* _Source extract_
····················

A few recent studies have also used list experiments to examine measurement error in domestic violence reporting and prevalence. Peterman et al. (2017) use a list experiment combined with an unconditional cash transfer given to female caregivers of children younger than 5 in rural Zambia. They find that 15% of the women had experienced physical intimate partner violence in the last 12 months. They also find no effect of the cash transfer on intimate partner violence 4 years after the program. Since direct questions are not asked, it is not possible to examine the direction or magnitude of the measurement error in such questions. Joseph et al. (2017) use a list experiment in Kerala, India to find that the level of under-reporting of domestic violence is over 9 percentage points, while being negligible for physical harassment on buses. They analyse the list experiment using difference-in-means across sub-groups of the population. Unlike Peterman et al. (2017) and Joseph et al. (2017), Aguero and Frisancho (2018) follow WHO guidelines and protocol to ask female respondents direct questions on violence (which are comparable to the widely used domestic violence questions asked in the Demographic and Household Surveys) and compare these with a list experiment used to elicit information on experiences of physical and sexual intimate partner violence. They use a sample of female clients of a micro credit organisation operating in urban areas of Lima, Peru. Aguero and Frisancho (2018) find that more educated women systematically underreport violence more often, but that there is no under-reporting by women who have less education. They also describe a low-cost solution to correct for bias in a setting in which there is non-classical measurement error in the dependent variable (for instance the dependent variable could be intimate partner violence as in Aguero and Frisancho 2018); there is no measurement error in the independent variable and endogeneity is present. This solution involves using estimates generated from list experiments carried alongside other survey instruments.

····················

* _Source material_
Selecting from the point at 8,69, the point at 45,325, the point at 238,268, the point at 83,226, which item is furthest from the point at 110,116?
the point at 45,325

····················

* _Stated exercise_
Continue the passage on list experiments and under-reporting of domestic violence, starting right after its last sentence.

* _The result_
Our work contributes to this literature in several important ways. It is the first study to use a list experiment to elicit attitudes towards child marriage, at the same time being among the first to develop a list experiment for domestic violence alongside Peterman et al. (2017), Joseph et al. (2017) and Aguero and Frisancho (2018). Since our sample comprises a third of all districts of Bangladesh, it has greater external validity than many of the other empirical investigations in this area (e.g., urban Lima in Aguero and Frisancho (2018)). Ours is also the first study that makes use of an RCT (non-formal education intervention) to analyse how support for domestic violence and child marriage changes with the intervention while also using a list experiment. We analyse our list experiments by using regression techniques that allow us to investigate how the probability of supporting the sensitive question varies as a function of respondent’s characteristics (as in Coffman et al. 2016; Aguero and Frisancho 2018; De Cao and Lutz 2018), improving on earlier papers that only compute difference-in-means across sub-groups of the population (e.g., Karlan and Zinman 2012; Joseph et al. 2017). Finally, we discuss the validity of our list experiments in relation to recent criticisms raised by Chuang et al. (2019).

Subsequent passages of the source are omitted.